I can't be bothered to compose and send out the emails myself but I would be mildly interested in the responses so feel free to post it up on whatdotheyknow.com :wink:
Original post by Quilverine
Charlie, you could do a FOI request to know the professions of those working on selection panels for the different unis you are interested in. I am fairly certain a few of mine were lay people.

I know Bristol uses a really diverse group of people to work AdComms. Imperial use a current student, a medic and a lay person or did back in 2014 but it may have changed.

I can't be bothered to compose and send out the emails myself but I would be mildly interested in the responses so feel free to post it up on whatdotheyknow.com :wink:


I could pretty much tell you if you want. At Southampton, the other person was a GP. At Warwick from 6 MMI stations, 6 medical professionals, one med student and a lay person. Diversity it ain't.
Reply 36
Original post by CharlieGEM
The second one at Warwick was MMI. I know that I gave similar answers to people who got a place


How do you know this - were you watching them? Did you also react in exactly the same fashion as other candidates? Was your body language identical? Were you as quick and as confident in your responses - too confident perhaps?

I believe it's about approach as much as it is the words you say - and patients will agree.
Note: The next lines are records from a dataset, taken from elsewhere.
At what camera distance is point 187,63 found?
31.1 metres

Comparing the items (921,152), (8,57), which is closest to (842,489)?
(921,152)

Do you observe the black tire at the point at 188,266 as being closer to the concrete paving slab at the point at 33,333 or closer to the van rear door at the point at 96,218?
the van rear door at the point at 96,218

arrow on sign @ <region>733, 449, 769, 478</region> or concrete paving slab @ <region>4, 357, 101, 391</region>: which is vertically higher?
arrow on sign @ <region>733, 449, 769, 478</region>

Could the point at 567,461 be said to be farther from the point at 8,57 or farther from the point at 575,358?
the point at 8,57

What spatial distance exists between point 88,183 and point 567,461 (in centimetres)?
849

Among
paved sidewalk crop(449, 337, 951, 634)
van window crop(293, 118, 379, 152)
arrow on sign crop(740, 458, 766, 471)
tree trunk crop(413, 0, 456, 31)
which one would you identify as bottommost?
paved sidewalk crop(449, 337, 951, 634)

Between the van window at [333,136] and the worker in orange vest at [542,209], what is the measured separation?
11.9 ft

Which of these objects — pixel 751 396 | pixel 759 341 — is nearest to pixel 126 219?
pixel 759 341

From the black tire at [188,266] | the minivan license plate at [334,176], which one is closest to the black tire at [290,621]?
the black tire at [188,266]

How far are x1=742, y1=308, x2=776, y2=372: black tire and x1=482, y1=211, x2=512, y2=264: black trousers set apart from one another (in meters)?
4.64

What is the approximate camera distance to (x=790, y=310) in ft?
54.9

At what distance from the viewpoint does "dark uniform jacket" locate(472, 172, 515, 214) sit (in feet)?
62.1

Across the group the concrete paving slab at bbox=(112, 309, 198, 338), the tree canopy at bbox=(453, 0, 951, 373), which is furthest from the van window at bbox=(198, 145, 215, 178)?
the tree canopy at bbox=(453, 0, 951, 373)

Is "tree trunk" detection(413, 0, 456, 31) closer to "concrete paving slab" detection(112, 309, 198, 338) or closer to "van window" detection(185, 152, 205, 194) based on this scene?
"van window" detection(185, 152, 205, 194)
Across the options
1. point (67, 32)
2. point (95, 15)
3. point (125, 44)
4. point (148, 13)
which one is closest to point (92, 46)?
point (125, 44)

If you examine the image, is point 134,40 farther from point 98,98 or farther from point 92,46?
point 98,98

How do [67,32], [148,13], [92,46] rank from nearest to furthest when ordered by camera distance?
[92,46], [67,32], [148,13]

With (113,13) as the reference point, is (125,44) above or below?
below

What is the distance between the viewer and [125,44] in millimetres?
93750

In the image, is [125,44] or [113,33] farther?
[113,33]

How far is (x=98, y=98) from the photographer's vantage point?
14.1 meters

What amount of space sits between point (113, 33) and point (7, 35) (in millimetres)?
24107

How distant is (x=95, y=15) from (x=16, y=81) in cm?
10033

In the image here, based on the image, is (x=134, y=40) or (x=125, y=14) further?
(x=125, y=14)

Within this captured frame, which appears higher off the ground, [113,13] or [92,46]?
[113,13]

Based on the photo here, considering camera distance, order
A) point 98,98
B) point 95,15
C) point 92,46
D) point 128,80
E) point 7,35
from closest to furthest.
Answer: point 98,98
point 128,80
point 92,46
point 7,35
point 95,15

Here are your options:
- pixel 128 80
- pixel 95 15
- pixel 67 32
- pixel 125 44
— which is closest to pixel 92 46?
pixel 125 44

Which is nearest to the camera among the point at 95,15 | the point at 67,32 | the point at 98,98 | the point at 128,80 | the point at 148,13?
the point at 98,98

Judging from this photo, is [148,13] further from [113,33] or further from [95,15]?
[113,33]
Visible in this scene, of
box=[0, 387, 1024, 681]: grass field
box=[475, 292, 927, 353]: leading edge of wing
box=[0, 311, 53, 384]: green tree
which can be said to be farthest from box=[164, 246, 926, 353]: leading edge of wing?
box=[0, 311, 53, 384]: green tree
Judging by your post history I'd suggest attitude had something to do with why you failed to achieve a place - not class.
Original post by Razeak
How do you know this - were you watching them? Did you also react in exactly the same fashion as other candidates? Was your body language identical? Were you as quick and as confident in your responses - too confident perhaps?

I believe it's about approach as much as it is the words you say - and patients will agree. Judging by your post history I'd suggest attitude had something to do with why you failed to achieve a place - not class.


Believe whatever you like 😉 Of course the medical admissions process couldn't be biased? Just work at any hospital, the evidence that it is will be all around you 😂

Anyone that fails to get in: there must have been something wrong with them 😉
Original post by CharlieGEM
Believe whatever you like 😉 Of course the medical admissions process couldn't be biased? Just work at any hospital, the evidence that it is will be all around you 😂

Anyone that fails to get in: there must have been something wrong with them 😉


I don't think anyone is saying the process is perfect. But looking at your posts I think you are reluctant to admit that your individual performance had something to do with why you weren't offered a place.
Original post by Tortious410
I don't think anyone is saying the process is perfect. But looking at your posts I think you are reluctant to admit that your individual performance had something to do with why you weren't offered a place.


Was I the perfect candidate: no. Did I give the best interview they've ever seen: no. Do I genuinely believe in light of my strengths (academics, entrance exam scores) that i didn't receive an offer because what I said in the interview was interpreted in the context of a socioeconomic judgement about my background: yes. This is effectively a very subtle form of discrimination.